Doch allmählich geht das Showformat aus dem Leim. Adressiert Burnham anfangs noch eine imaginäre Zuschauerschaft, verliert er sich später zusehends in Selbstgesprächen, schwankt im Lagerkoller halbnackt umher, hört nervös seine eigenen Aufnahmen ab.
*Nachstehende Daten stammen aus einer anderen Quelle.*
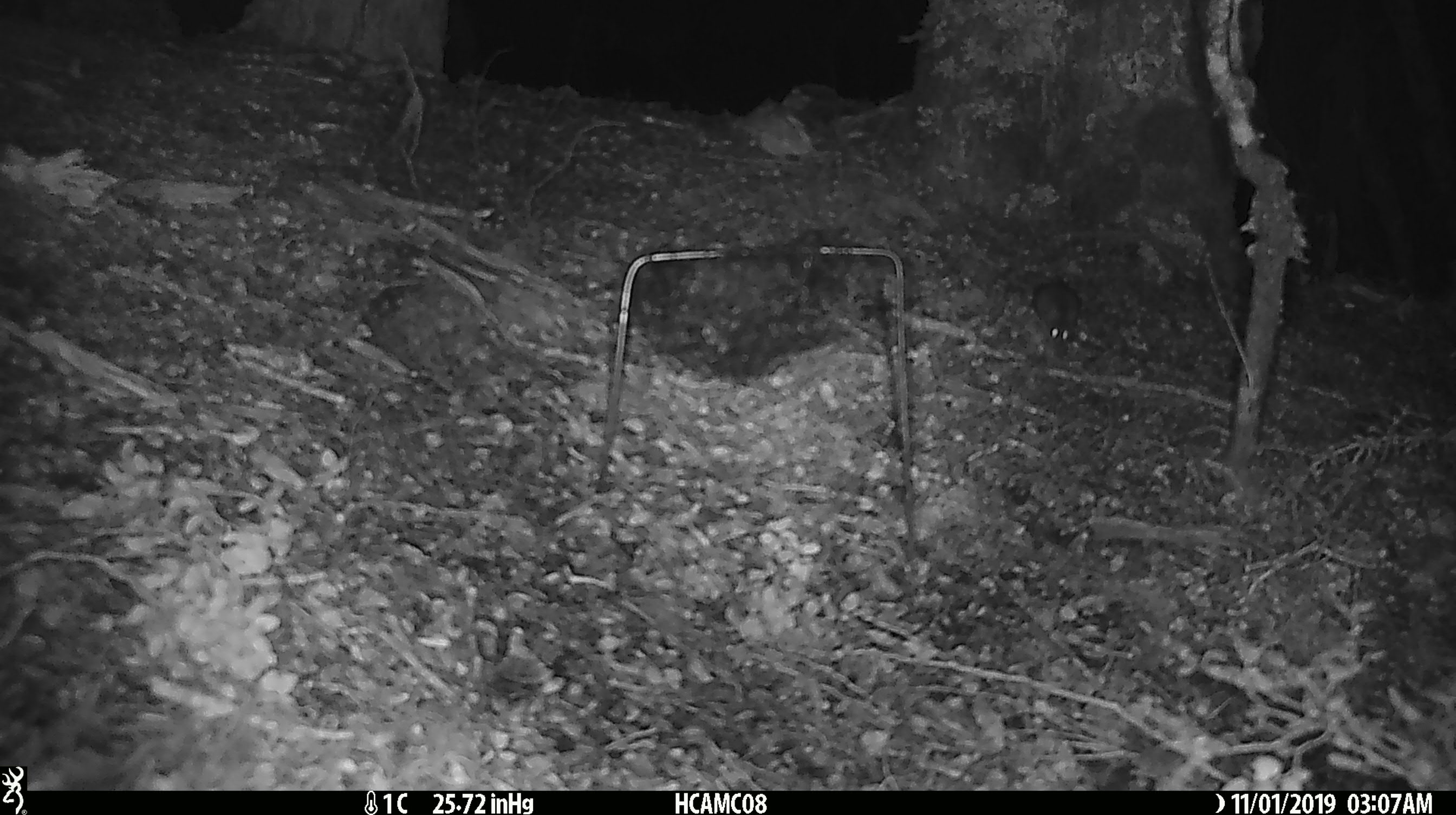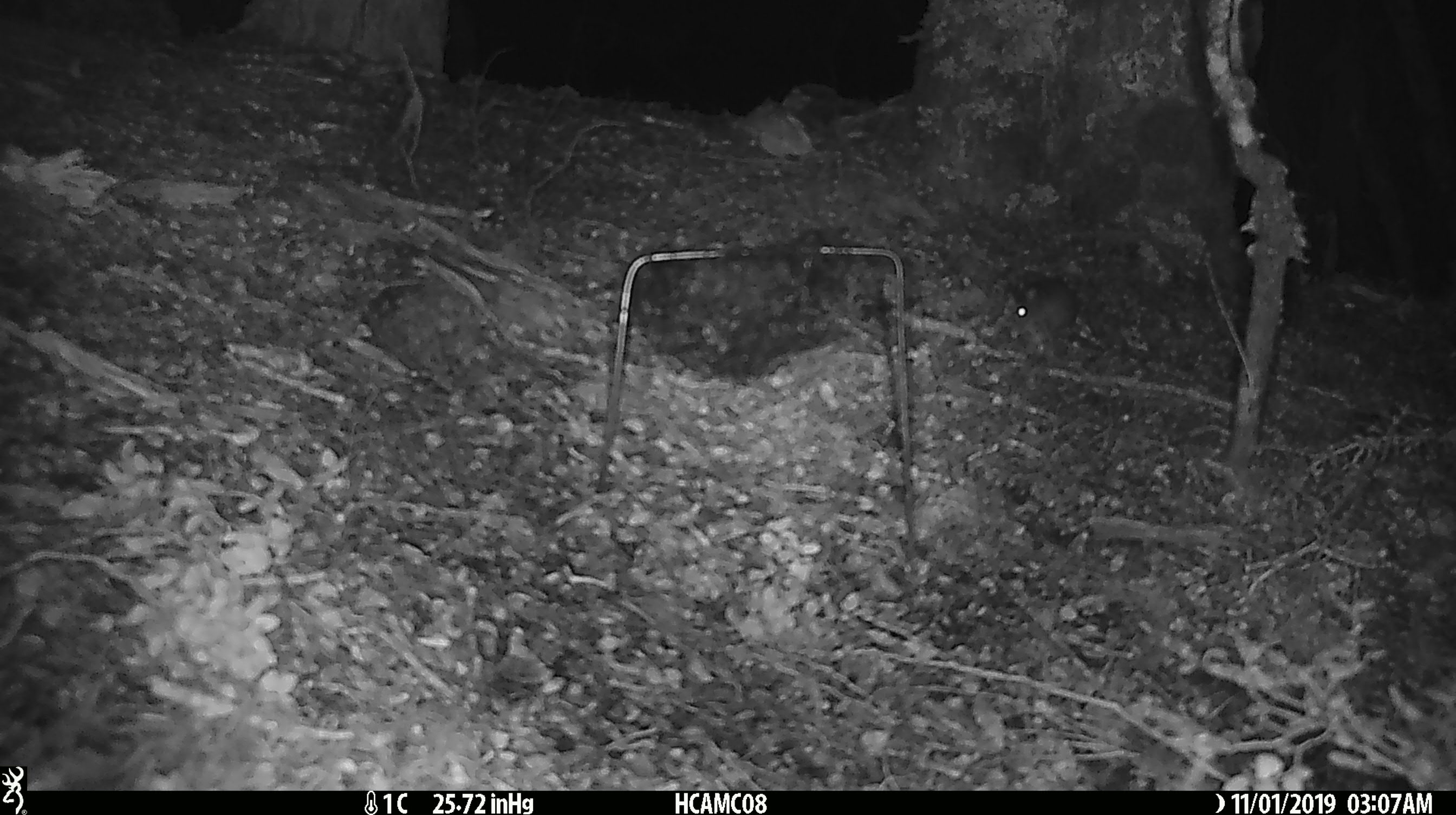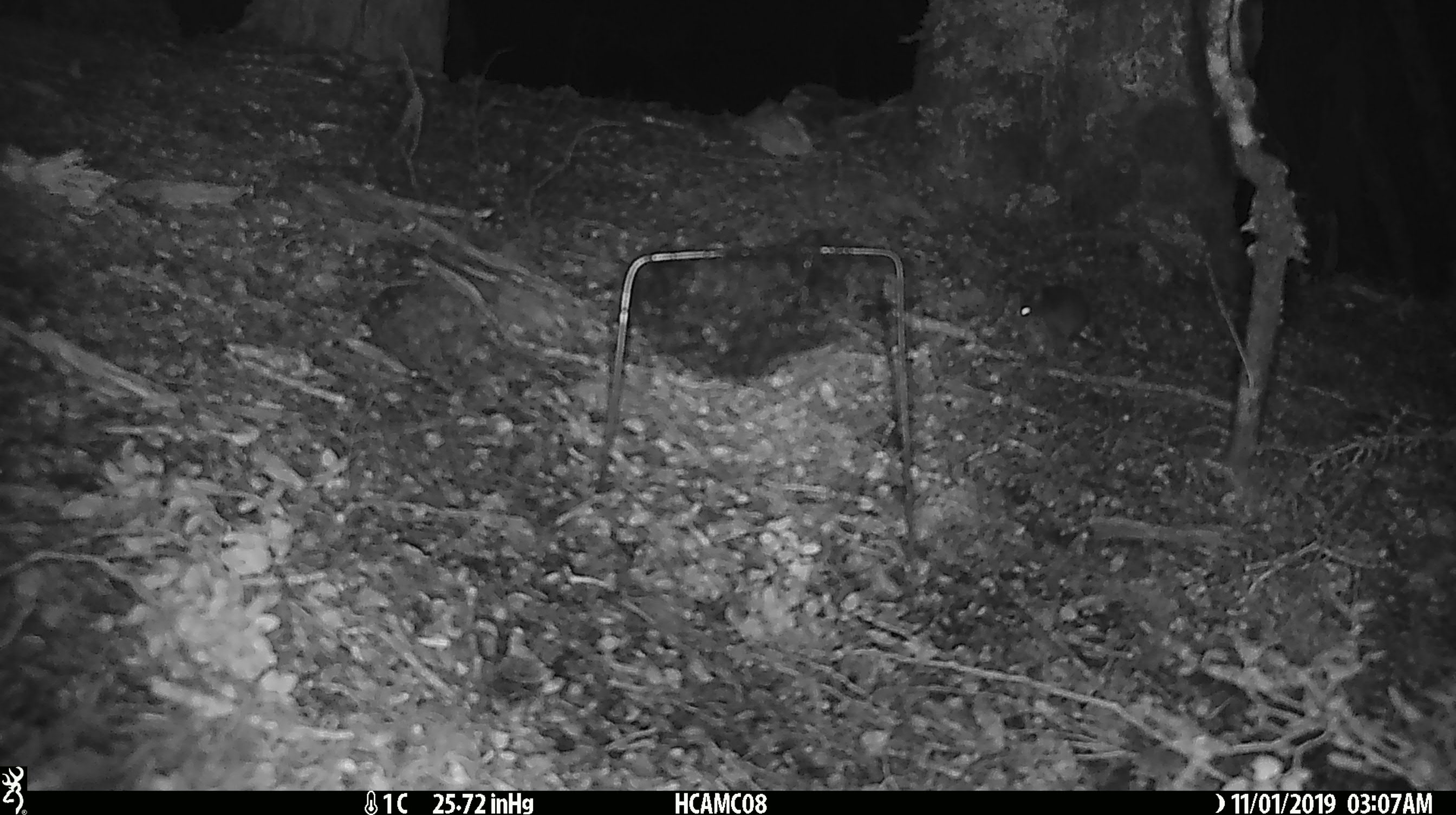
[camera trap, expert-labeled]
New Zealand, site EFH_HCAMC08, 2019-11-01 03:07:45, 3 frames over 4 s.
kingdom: Animalia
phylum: Chordata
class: Mammalia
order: Rodentia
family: Muridae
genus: Mus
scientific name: Mus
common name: mouse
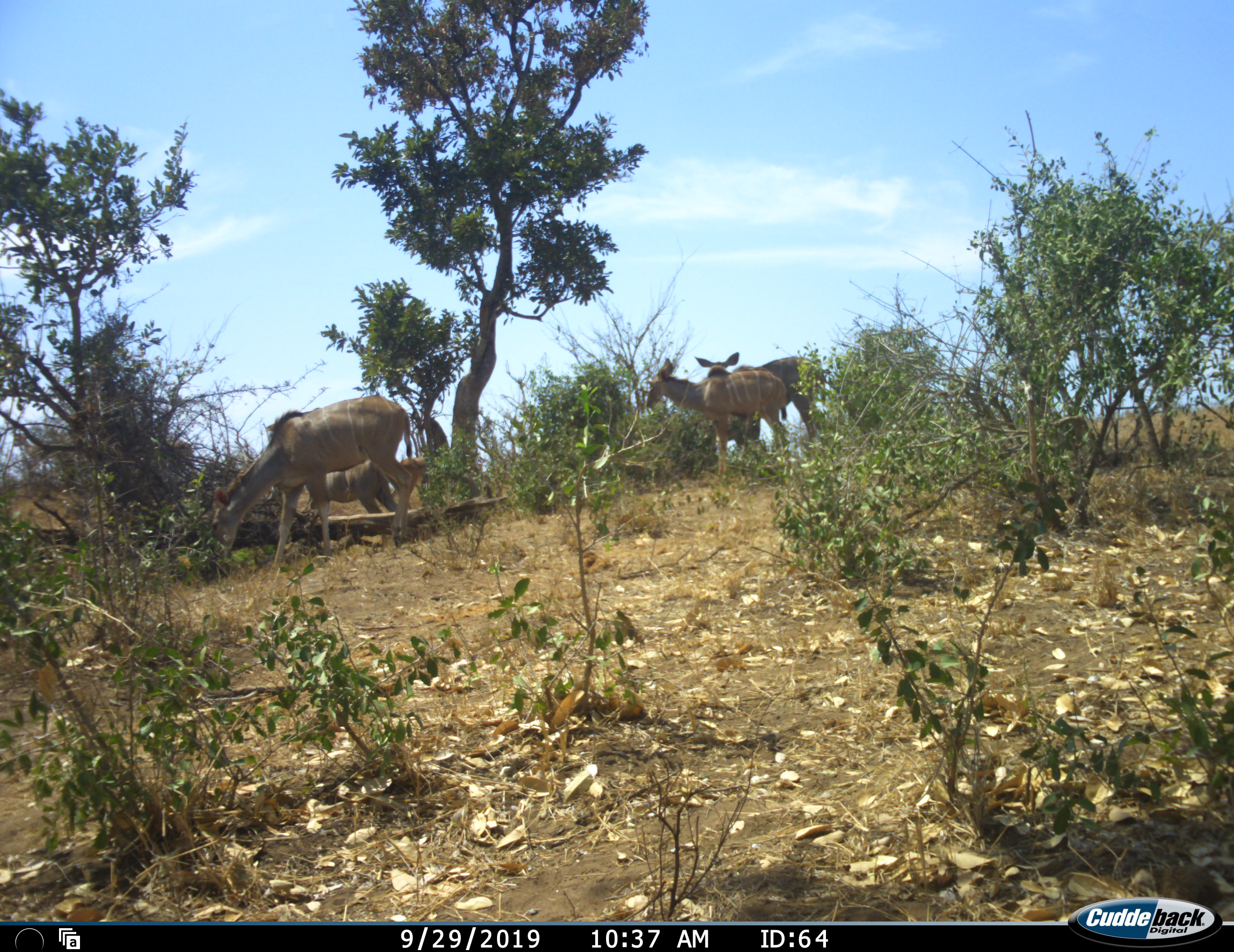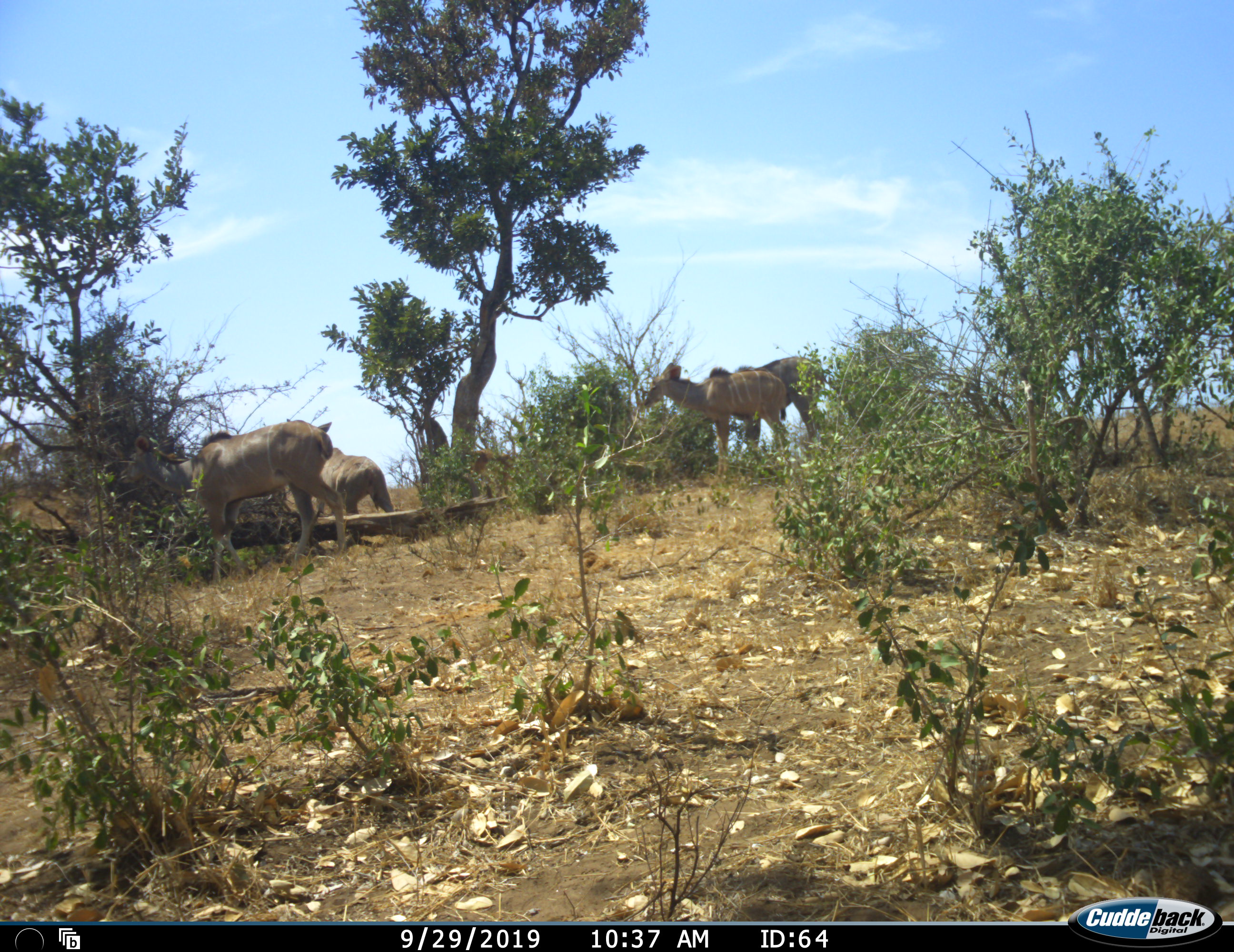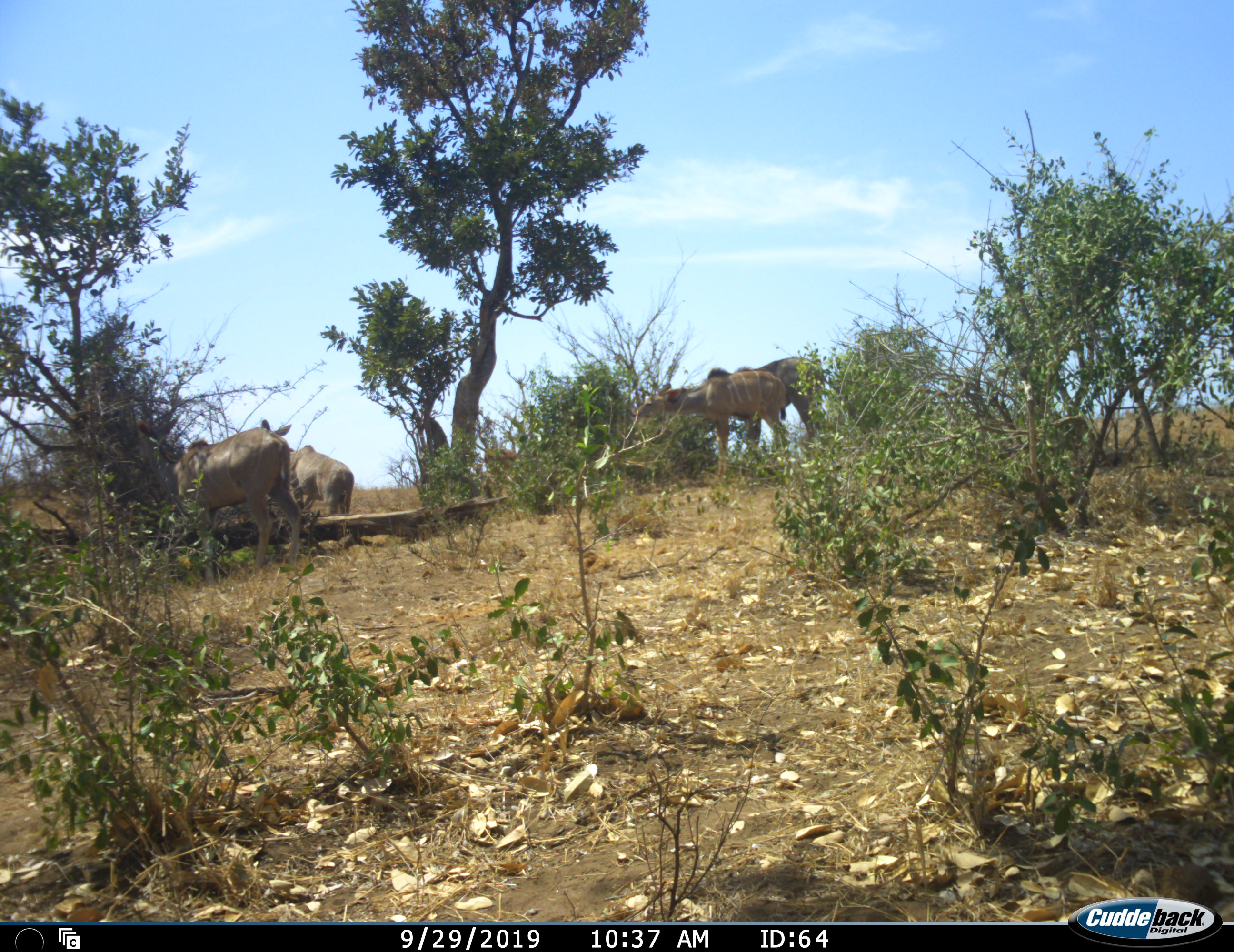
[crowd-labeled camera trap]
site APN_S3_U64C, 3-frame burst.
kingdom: Animalia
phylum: Chordata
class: Mammalia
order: Artiodactyla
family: Bovidae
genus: Tragelaphus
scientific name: Tragelaphus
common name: kudu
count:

Der verspielte, erratische Schnitt trägt zum Eindruck psychischer Brüchigkeit bei. Nun wird der 30-Jährige ernster, persönlicher, erzählt von seiner Kindheit, seiner Weltflucht und Depression. Irgendwann greift er zur Klampfe, säuselt wie eine Kreuzung aus Sufjan Stevens und Father John Misty vom dräuenden Untergang der Spezies: „20.000 years of this / seven more to go.“ Das Alberne und das Abgründige sind hier Zwillinge.

Das Burnham auch Optimismus kann, hat er mit seinem Regiedebüt „Eight Grade“ (2018), einer liebevollen Coming-of-Age-Geschichte, bewiesen. Auch als „seriöser“ Schauspieler konnte er sich mit einer einprägsamen Nebenrolle im Oscar-Film „Promising Young Woman“ etablieren. Im „Inside“-Finale verweist er mit einem Bild, das sich selbst enthält, auf die absurden Tragödien eines Charlie Kaufman. An Ehrgeiz mangelt es dem Jungspund nicht. Ist er ein Nabelschauer? Sicher. Aber ein ganz großer.